Os europeus deram um passo à frente em todas as áreas da motocicleta, mas também é verdade que as marcas japonesas provavelmente sofreram mais com a COVID porque os técnicos não podiam viajar para o Japão.
O que você espera que Aleix Espargaró traga para o projeto como piloto de testes?
Puig: Ele é um cara com muita experiência e tem sido muito claro em seus comentários sobre a motocicleta. Ele vem de uma grande marca [Aprilia], com a qual acumulou ótimos resultados. Um piloto como ele não pode trazer nada de negativo, porque ele só traz ideias.
Qual é a importância da velocidade na pista que Espargaro traz, já que ele esteve lutando por pódios até a última corrida?
Puig: É muito importante porque ele saiu da moto no domingo em Montmeló, na última corrida da temporada, onde estava lutando pelo pódio. Para testar adequadamente as peças, você precisa ser rápido.

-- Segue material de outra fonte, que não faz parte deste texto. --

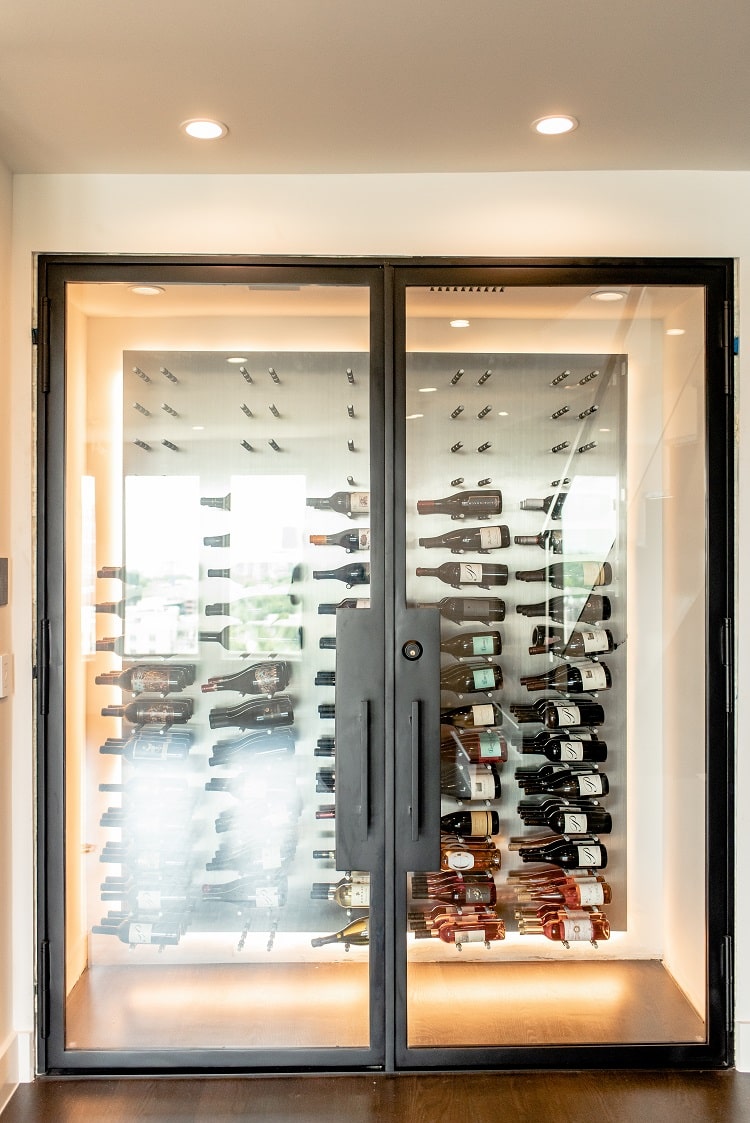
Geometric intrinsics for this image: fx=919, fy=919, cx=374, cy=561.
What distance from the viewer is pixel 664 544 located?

Há diferentes tipos de testes feitos com as peças, mas, em última análise, é preciso avaliar o potencial real, o desempenho que elas oferecem, a velocidade. É por isso que você precisa de um piloto que seja capaz de atingir o limite, e Aleix é. Acho que sua chegada será boa para a Honda e para os outros pilotos.
Você acha que ele vai pressionar os outros pilotos da Honda?
Puig: Isso é muito importante, mas em qualquer marca. Por exemplo, vimos isso com Dani Pedrosa quando ele chegou como piloto de testes na KTM. Em muitos casos, ele era mais rápido do que os pilotos oficiais.
Isso pode não ser confortável para os pilotos regulares, mas, a médio e longo prazo, é positivo, pois faz com que você se aprimore. Quando um desses pilotos de teste compete em uma corrida, ele tem de tentar pressionar os demais. Isso é corrida, e todos têm de aceitar.
Alberto Puig, diretor da equipe Repsol Honda Team
Foto de: Gold and Goose / Motorsport Images
Como ex-piloto, o que você acha de todos esses dispositivos que as motocicletas agora incorporam?
Puig: Isso gera alguma polêmica. Para algumas coisas é bom; para outras, nem tanto. Houve muitas melhorias em questões relacionadas à segurança das motocicletas. Há alguns anos, praticamente não havia eletrônica, e todos os fins de semana nós, motociclistas, saíamos voando com os motores de dois tempos.
O controle de tração estava na sua mão e, se você exagerasse um pouco, passaria do limite. Mas é verdade que nos últimos anos houve muita evolução, e temos que estar cientes de que esse esporte é superinteressante e espetacular por causa de sua essência.
Não podemos chegar ao ponto em que a motocicleta é mais importante do que o piloto. Essa é a minha opinião pessoal.
Tenho certeza de que o campeonato e os fabricantes encontrarão o compromisso necessário para preservar essa essência, e a relevância dos melhores pilotos continuará a prevalecer, e os fãs poderão identificá-los. Isso, por exemplo, não me parece que esteja acontecendo totalmente na Fórmula 1 ultimamente.
Você acha que os novos regulamentos que entrarão em vigor em 2027 aumentarão a diferença entre os pilotos mais rápidos e os demais?
Puig: As marcas sempre encontrarão uma maneira de tornar as motos cada vez mais rápidas. Com menos controles, com menos dispositivos, não importa.
É difícil responder a essa pergunta neste momento, mas a Honda não pode esperar até 2027 para dar um passo à frente, e é por isso que tenho de pensar no próximo ano.